The expected output is a verbatim reprint of the lines from the beginning of the data that follows through the line that contains "scientific name: Antidorcas marsupialis".

(Collected data entries)
>>>

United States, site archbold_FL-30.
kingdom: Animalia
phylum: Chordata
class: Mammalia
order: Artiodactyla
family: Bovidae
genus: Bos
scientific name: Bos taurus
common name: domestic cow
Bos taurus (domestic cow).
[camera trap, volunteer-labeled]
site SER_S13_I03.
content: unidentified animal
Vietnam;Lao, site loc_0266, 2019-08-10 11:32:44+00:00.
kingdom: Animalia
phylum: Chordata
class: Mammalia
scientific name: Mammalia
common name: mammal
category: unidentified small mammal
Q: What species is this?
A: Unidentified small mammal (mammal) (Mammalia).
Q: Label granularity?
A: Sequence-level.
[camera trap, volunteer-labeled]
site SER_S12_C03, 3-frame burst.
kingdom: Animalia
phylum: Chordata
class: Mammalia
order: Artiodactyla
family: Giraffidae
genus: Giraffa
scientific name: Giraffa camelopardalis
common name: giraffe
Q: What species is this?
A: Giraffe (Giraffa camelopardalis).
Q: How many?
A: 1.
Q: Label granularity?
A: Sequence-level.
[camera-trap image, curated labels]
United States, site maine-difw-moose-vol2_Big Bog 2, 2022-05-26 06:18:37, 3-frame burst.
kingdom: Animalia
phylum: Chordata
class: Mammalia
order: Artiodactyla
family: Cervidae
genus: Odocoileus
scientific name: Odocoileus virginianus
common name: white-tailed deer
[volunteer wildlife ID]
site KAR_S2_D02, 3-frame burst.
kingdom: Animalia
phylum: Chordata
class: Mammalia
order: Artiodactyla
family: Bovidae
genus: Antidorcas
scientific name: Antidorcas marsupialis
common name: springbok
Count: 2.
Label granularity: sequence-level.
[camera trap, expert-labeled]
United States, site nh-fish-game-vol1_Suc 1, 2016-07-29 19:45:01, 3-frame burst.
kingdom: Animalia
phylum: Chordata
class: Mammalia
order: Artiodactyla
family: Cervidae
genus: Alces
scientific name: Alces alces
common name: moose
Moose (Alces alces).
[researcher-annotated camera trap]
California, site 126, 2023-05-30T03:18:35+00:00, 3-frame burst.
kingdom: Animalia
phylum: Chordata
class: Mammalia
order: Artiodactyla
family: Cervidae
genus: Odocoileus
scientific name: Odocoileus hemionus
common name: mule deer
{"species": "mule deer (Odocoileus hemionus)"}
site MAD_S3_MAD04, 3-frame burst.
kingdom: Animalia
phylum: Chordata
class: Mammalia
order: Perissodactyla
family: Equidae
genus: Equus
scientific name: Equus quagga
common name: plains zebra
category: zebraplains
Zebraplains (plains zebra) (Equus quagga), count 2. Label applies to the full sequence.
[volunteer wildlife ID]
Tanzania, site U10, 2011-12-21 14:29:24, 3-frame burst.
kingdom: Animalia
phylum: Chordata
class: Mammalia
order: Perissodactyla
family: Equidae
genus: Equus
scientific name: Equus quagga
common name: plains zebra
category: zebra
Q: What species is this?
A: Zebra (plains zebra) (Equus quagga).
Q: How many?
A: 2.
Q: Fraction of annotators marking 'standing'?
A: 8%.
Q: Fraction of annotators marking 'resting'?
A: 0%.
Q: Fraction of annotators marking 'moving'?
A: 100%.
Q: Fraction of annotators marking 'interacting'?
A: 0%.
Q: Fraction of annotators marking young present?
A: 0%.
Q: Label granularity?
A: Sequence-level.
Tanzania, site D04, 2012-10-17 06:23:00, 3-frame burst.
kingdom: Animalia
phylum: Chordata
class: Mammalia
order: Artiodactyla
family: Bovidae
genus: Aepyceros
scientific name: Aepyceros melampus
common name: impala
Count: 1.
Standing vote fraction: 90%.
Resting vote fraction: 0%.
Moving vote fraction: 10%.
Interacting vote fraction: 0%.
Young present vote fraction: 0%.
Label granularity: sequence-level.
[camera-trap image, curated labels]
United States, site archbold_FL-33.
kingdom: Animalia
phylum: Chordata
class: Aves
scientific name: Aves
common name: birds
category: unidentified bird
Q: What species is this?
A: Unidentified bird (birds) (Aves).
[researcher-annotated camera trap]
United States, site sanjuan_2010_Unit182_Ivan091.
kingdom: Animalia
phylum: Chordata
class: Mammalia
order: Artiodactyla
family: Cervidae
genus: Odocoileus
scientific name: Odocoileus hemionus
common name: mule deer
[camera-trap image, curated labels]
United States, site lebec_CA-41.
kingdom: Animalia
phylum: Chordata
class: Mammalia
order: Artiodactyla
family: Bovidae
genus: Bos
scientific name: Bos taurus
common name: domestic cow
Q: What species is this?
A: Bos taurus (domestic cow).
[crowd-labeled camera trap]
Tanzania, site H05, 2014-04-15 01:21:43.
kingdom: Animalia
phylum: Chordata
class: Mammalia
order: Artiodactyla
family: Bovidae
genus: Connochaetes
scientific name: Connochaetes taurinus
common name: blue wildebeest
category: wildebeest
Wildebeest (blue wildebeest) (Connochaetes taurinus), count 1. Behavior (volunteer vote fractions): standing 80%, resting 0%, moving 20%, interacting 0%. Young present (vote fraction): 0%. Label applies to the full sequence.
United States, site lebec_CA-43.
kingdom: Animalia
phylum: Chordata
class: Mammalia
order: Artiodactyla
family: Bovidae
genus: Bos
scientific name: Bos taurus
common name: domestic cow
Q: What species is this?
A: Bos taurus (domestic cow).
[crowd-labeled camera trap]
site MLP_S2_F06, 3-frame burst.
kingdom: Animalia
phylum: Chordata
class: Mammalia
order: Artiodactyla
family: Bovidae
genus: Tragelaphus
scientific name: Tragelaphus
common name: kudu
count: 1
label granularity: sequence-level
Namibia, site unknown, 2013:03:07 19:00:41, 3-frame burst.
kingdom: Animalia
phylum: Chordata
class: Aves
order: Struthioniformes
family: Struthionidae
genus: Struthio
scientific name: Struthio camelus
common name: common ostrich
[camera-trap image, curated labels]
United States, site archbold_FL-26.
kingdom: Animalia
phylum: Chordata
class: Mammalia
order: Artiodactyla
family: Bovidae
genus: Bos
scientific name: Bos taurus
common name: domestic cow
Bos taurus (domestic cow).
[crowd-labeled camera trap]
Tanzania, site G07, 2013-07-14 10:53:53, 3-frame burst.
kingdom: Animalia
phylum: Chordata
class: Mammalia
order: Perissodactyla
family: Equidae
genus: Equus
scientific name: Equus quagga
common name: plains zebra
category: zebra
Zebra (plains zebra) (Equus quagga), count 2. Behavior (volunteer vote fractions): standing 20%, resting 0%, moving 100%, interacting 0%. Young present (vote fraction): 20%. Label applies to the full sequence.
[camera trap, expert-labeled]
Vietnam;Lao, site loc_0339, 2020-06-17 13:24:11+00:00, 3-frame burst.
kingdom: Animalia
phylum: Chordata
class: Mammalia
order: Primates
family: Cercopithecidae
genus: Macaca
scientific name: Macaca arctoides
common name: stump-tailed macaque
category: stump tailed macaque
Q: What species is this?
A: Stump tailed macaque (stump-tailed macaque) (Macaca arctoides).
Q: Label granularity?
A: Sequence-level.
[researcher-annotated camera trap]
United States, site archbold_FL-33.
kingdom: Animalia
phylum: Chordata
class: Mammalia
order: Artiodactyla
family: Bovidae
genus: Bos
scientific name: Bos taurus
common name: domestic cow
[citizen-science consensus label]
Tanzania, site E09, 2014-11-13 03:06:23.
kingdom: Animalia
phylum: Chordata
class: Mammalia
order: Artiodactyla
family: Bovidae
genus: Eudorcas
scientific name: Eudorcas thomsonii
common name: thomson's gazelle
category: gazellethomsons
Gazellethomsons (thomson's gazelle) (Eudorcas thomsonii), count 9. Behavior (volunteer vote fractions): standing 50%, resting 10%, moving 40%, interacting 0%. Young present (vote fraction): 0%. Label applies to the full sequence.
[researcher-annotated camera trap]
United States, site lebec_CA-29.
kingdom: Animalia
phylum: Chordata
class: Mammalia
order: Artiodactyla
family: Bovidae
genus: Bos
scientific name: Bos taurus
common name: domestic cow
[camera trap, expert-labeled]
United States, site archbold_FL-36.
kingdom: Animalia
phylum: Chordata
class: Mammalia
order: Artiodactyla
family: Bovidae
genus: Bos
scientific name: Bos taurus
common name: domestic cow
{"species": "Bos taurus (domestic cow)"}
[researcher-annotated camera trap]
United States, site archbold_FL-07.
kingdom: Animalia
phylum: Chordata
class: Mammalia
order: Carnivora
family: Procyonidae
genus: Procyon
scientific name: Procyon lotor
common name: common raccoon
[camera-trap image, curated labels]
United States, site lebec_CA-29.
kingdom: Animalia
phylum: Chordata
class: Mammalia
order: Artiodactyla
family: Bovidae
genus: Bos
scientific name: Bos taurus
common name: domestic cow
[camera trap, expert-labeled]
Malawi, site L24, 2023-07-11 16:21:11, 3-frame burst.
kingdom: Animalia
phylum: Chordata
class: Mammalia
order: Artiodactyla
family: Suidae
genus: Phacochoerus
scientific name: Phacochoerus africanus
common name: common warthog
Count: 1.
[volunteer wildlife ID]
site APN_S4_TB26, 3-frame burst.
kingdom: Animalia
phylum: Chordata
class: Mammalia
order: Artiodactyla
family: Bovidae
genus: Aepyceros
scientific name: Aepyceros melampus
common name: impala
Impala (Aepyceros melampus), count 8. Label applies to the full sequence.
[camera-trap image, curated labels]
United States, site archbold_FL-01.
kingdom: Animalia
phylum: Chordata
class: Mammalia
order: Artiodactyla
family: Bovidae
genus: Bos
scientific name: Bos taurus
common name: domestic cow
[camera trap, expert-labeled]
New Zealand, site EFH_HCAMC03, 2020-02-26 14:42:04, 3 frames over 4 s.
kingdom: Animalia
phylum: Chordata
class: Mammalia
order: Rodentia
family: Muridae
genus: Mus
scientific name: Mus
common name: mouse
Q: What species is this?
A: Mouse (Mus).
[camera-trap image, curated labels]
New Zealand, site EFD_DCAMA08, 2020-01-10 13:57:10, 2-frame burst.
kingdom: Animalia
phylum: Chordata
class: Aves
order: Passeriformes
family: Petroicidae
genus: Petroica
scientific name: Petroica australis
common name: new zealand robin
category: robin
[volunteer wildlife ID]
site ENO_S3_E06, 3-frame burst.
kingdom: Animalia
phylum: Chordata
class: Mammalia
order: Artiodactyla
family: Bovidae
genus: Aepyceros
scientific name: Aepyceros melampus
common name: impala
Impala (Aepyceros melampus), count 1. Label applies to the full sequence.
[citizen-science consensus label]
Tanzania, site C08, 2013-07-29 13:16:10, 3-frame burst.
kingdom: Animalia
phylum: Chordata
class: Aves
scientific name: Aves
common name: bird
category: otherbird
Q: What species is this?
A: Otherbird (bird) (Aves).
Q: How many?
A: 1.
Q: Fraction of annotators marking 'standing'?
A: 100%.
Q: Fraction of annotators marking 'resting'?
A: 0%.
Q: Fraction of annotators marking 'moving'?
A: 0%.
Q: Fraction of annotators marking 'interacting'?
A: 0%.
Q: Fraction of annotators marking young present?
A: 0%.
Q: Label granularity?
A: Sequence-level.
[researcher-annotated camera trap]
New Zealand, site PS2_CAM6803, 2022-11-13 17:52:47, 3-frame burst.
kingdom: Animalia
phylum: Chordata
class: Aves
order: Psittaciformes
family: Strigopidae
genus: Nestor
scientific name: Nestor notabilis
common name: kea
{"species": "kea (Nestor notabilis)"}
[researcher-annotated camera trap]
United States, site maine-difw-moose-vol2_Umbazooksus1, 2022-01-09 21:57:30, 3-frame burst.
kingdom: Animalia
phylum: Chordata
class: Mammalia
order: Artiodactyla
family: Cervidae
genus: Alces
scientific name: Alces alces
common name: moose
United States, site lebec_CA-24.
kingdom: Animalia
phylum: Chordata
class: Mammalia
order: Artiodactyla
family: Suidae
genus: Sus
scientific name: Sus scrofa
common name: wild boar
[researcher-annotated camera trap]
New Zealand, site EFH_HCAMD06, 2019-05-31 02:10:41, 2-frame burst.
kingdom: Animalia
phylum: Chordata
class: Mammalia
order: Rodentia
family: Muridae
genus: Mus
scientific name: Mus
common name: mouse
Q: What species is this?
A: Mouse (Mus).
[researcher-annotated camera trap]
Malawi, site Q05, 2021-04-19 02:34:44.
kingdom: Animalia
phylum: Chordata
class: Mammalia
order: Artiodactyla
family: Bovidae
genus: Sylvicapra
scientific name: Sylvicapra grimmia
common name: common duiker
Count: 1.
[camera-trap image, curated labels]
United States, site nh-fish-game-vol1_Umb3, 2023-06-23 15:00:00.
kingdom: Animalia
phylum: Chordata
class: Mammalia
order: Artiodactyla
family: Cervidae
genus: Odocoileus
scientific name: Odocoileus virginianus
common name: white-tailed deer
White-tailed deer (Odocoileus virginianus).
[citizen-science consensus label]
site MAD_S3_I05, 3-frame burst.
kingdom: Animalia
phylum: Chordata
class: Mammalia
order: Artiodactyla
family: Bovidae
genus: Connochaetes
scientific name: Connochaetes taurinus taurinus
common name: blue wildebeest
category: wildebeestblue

<<<

* _WRITTEN RESPONSE_
United States, site archbold_FL-30.
kingdom: Animalia
phylum: Chordata
class: Mammalia
order: Artiodactyla
family: Bovidae
genus: Bos
scientific name: Bos taurus
common name: domestic cow
Bos taurus (domestic cow).
[camera trap, volunteer-labeled]
site SER_S13_I03.
content: unidentified animal
Vietnam;Lao, site loc_0266, 2019-08-10 11:32:44+00:00.
kingdom: Animalia
phylum: Chordata
class: Mammalia
scientific name: Mammalia
common name: mammal
category: unidentified small mammal
Q: What species is this?
A: Unidentified small mammal (mammal) (Mammalia).
Q: Label granularity?
A: Sequence-level.
[camera trap, volunteer-labeled]
site SER_S12_C03, 3-frame burst.
kingdom: Animalia
phylum: Chordata
class: Mammalia
order: Artiodactyla
family: Giraffidae
genus: Giraffa
scientific name: Giraffa camelopardalis
common name: giraffe
Q: What species is this?
A: Giraffe (Giraffa camelopardalis).
Q: How many?
A: 1.
Q: Label granularity?
A: Sequence-level.
[camera-trap image, curated labels]
United States, site maine-difw-moose-vol2_Big Bog 2, 2022-05-26 06:18:37, 3-frame burst.
kingdom: Animalia
phylum: Chordata
class: Mammalia
order: Artiodactyla
family: Cervidae
genus: Odocoileus
scientific name: Odocoileus virginianus
common name: white-tailed deer
[volunteer wildlife ID]
site KAR_S2_D02, 3-frame burst.
kingdom: Animalia
phylum: Chordata
class: Mammalia
order: Artiodactyla
family: Bovidae
genus: Antidorcas
scientific name: Antidorcas marsupialis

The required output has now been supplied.